What you are asked to do ▸
Rewrite every line of the entries below as a numbered list, omitting blank lines and leaving out the pictures.

START Material supplied

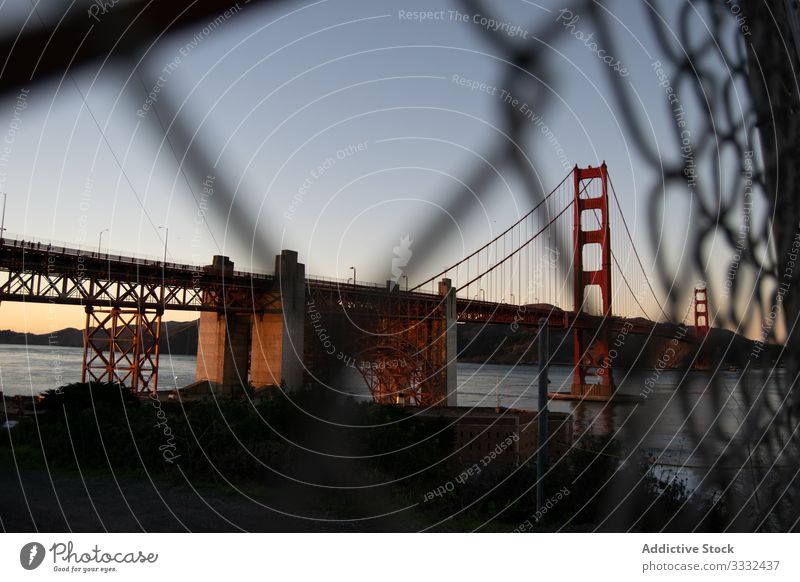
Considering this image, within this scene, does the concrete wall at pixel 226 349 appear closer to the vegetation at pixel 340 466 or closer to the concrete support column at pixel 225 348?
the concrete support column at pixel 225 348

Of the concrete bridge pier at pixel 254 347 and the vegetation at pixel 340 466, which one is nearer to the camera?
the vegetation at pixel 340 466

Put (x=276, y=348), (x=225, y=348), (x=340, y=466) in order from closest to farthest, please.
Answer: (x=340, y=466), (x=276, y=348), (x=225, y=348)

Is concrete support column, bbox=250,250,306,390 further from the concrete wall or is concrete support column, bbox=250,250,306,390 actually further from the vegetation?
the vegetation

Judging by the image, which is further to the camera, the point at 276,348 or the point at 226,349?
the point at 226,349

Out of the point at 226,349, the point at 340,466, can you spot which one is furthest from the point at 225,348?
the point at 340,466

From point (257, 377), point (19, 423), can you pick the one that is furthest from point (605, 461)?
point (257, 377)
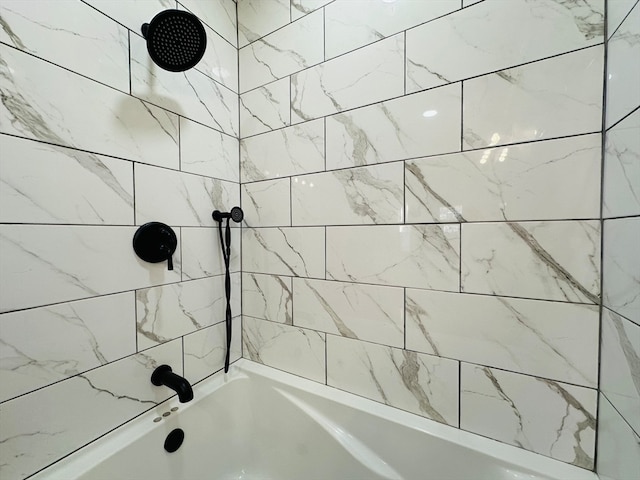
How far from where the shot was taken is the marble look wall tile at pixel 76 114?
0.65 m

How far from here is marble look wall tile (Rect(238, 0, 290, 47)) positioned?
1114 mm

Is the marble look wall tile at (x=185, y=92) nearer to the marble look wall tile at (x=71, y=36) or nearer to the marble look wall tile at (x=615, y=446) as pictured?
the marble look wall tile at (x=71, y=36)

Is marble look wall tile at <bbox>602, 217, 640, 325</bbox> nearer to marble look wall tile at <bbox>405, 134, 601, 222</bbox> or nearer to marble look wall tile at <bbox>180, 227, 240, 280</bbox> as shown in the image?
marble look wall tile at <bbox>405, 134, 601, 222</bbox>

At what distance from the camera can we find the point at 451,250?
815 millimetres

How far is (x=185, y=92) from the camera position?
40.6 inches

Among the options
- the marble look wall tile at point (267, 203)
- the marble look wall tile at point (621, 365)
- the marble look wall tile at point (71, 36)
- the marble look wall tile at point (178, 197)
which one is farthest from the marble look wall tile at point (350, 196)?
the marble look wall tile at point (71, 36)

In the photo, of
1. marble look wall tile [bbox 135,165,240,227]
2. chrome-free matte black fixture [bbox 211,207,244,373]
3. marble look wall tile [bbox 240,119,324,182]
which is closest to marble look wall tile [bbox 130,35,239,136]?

END Material supplied

Answer to this exercise ▸
1. Considering this image, within this scene, does the concrete wall at pixel 226 349 appear closer to the vegetation at pixel 340 466 or closer to the concrete support column at pixel 225 348?
2. the concrete support column at pixel 225 348
3. Of the concrete bridge pier at pixel 254 347 and the vegetation at pixel 340 466, which one is nearer to the camera?
4. the vegetation at pixel 340 466
5. Put (x=276, y=348), (x=225, y=348), (x=340, y=466) in order from closest to farthest, please.
6. Answer: (x=340, y=466), (x=276, y=348), (x=225, y=348)
7. Is concrete support column, bbox=250,250,306,390 further from the concrete wall or is concrete support column, bbox=250,250,306,390 actually further from the vegetation?
8. the vegetation
9. Judging by the image, which is further to the camera, the point at 276,348 or the point at 226,349?
10. the point at 226,349
11. Out of the point at 226,349, the point at 340,466, can you spot which one is furthest from the point at 225,348?
12. the point at 340,466
13. From point (257, 377), point (19, 423), can you pick the one that is furthest from point (605, 461)?
14. point (257, 377)
15. How far from where the shot was taken is the marble look wall tile at pixel 76 114?
16. 0.65 m
17. How far from here is marble look wall tile (Rect(238, 0, 290, 47)) positioned?
18. 1114 mm
19. Is the marble look wall tile at (x=185, y=92) nearer to the marble look wall tile at (x=71, y=36) or nearer to the marble look wall tile at (x=615, y=446) as pictured?
20. the marble look wall tile at (x=71, y=36)
21. Is marble look wall tile at <bbox>602, 217, 640, 325</bbox> nearer to marble look wall tile at <bbox>405, 134, 601, 222</bbox> or nearer to marble look wall tile at <bbox>180, 227, 240, 280</bbox> as shown in the image?
22. marble look wall tile at <bbox>405, 134, 601, 222</bbox>
23. At what distance from the camera can we find the point at 451,250?
24. 815 millimetres
25. How far is (x=185, y=92) from the camera position?
26. 40.6 inches
27. Among the options
28. - the marble look wall tile at point (267, 203)
29. - the marble look wall tile at point (621, 365)
30. - the marble look wall tile at point (71, 36)
31. - the marble look wall tile at point (178, 197)
32. which one is farthest from the marble look wall tile at point (350, 196)?
33. the marble look wall tile at point (71, 36)
34. In the photo, of
35. 1. marble look wall tile [bbox 135,165,240,227]
36. 2. chrome-free matte black fixture [bbox 211,207,244,373]
37. 3. marble look wall tile [bbox 240,119,324,182]
38. which is closest to marble look wall tile [bbox 130,35,239,136]?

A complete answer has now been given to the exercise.